═══ Available records
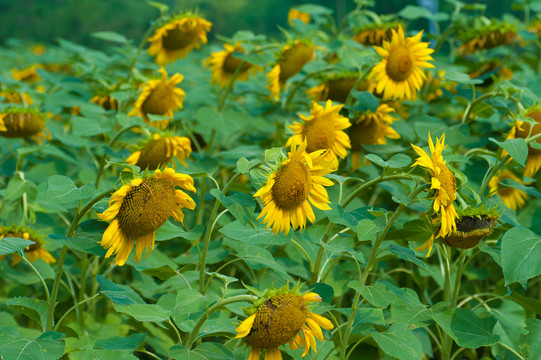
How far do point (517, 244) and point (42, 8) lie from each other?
17306 mm

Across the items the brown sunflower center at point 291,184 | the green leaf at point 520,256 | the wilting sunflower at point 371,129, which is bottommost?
the wilting sunflower at point 371,129

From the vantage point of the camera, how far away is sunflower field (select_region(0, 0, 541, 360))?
1.23m

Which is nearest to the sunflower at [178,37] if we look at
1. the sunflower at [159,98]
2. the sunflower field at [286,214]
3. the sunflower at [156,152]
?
the sunflower field at [286,214]

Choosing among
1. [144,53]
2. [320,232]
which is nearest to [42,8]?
[144,53]

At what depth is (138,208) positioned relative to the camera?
1.20 meters

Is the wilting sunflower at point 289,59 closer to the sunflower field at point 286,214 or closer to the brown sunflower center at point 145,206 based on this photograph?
the sunflower field at point 286,214

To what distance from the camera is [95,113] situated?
2117 mm

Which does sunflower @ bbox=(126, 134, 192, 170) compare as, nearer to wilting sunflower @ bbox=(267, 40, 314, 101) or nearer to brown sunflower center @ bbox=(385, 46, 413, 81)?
wilting sunflower @ bbox=(267, 40, 314, 101)

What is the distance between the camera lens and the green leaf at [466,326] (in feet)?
4.49

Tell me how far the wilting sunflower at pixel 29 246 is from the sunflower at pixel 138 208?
556 mm

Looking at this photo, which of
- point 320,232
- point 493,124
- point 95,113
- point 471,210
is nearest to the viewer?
point 471,210

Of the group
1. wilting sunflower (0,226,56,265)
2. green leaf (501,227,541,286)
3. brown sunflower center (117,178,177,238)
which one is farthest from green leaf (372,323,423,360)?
wilting sunflower (0,226,56,265)

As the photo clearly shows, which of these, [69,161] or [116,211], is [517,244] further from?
[69,161]

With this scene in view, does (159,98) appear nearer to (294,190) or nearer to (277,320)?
(294,190)
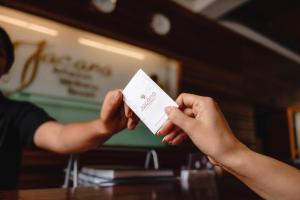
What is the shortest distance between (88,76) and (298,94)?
16.1ft

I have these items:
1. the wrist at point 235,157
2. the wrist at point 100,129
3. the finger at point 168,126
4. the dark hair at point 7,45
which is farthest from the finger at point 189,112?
the dark hair at point 7,45

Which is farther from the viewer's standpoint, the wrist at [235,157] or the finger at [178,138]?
the finger at [178,138]

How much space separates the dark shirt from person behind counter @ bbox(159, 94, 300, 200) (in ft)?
3.34

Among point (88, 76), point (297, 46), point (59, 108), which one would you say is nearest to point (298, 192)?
point (59, 108)

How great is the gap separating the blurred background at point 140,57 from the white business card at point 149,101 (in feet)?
6.26

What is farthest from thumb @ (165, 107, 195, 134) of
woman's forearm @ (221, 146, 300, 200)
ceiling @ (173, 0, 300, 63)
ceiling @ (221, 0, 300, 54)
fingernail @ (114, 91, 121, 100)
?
ceiling @ (221, 0, 300, 54)

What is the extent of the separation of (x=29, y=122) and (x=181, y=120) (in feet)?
3.48

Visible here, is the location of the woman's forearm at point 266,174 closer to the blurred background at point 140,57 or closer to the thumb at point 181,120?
A: the thumb at point 181,120

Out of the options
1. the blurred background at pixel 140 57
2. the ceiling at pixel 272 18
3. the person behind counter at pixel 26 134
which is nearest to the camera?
the person behind counter at pixel 26 134

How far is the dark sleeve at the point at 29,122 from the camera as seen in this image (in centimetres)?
143

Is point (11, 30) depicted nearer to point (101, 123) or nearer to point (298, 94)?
point (101, 123)

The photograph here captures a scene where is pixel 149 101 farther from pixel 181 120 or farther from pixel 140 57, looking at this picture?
pixel 140 57

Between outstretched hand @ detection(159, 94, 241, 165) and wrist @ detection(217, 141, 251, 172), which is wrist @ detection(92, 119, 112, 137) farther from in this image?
wrist @ detection(217, 141, 251, 172)

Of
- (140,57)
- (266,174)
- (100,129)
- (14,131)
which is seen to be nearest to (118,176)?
(100,129)
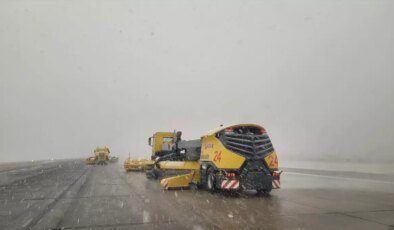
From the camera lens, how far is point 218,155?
569 inches

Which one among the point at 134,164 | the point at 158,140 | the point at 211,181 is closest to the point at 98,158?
the point at 134,164

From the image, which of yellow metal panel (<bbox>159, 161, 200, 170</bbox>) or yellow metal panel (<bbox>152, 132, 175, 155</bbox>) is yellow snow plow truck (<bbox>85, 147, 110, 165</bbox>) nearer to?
yellow metal panel (<bbox>152, 132, 175, 155</bbox>)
══════
◆ Exercise directions
Copy out the rows word for word, starting at the line that contains "From the image, which" and continuing through the end of the rows, with that first line included.

◆ Final answer
From the image, which of yellow metal panel (<bbox>159, 161, 200, 170</bbox>) or yellow metal panel (<bbox>152, 132, 175, 155</bbox>) is yellow snow plow truck (<bbox>85, 147, 110, 165</bbox>) nearer to?
yellow metal panel (<bbox>152, 132, 175, 155</bbox>)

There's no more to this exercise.